I'd like to make some further clarification of my earlier post because I'm afraid it may have been misunderstood.  Unfortunately the written word is often not the best way to communicate.  But, it's what we've got here, so let me try to clear some things up.

The idea of intermediaries with interests opposed to the end points is real here.  Please refer to the required and recommended texts.

Businesses that distribute CDs are in the music business, but they aren't really musicians.  They find musicians.  They take encodings of the musicians' creations and distribute these encodings to music listeners.  In my analogy, the musician is Point A, the listener is Point B.  Businesses in CD distribution are the transport mechanism from Musician to Listener.  IP is potentially a much more direct transport mechanism than CD distribution(like running traffic through an IXP versus running it over a series of satellites and criss-crossing the earth).  Like monopoly telcos in the developing world, distributor of CDs feel threatened by technology that might bypasses them and reduce their revenue streams.  This does not presuppose any position on copyright.  I don't believe that analysis of complex copyright issues is appropriate on this thread.

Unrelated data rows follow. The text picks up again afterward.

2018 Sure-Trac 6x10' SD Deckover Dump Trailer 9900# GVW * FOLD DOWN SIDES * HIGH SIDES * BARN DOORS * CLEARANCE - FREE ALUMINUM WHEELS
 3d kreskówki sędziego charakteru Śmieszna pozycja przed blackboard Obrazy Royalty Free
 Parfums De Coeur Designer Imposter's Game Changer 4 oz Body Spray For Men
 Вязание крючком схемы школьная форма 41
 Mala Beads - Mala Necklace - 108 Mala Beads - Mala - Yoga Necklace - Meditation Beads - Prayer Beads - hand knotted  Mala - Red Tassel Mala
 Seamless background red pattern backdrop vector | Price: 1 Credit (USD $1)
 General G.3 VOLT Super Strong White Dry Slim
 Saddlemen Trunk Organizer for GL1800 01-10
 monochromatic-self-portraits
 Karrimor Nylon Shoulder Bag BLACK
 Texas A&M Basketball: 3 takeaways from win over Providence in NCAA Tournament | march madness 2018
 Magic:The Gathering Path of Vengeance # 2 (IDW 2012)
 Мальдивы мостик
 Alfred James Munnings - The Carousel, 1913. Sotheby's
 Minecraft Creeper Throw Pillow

Looking back I can see how one could read my post as saying Point A and Point B are both listeners exchanging illegal copies of a music encoding.  That is not what I meant, although I could see how someone might read that.  I can also see how someone might want to disregard everything I said because I mischararterized the RIAA, but I think that would be a mistake.  

I'd like to hear thoughts on the tough issues at hand and make my thoughts understood.  Please share!

This is a welcome clarification. BOLD organizers might wish to draw from this the importance of including in the 'Invitations to Respond'- the context of the previous response - so that it ensures accuracy of interpreting/evaluating the comments.
The addendum by PIMBURGH does raise an important issue about "control of the supply chain" of information. We have, if I have understood PIMBURGH's note, a potential ideological conflict between a global commons of information networks and a private commons which appropriates both the "code" and the "architecture".
I now include myself as the possible recipient of the same concerns identified in the earlier note [which was in reply] to PIMBURGH!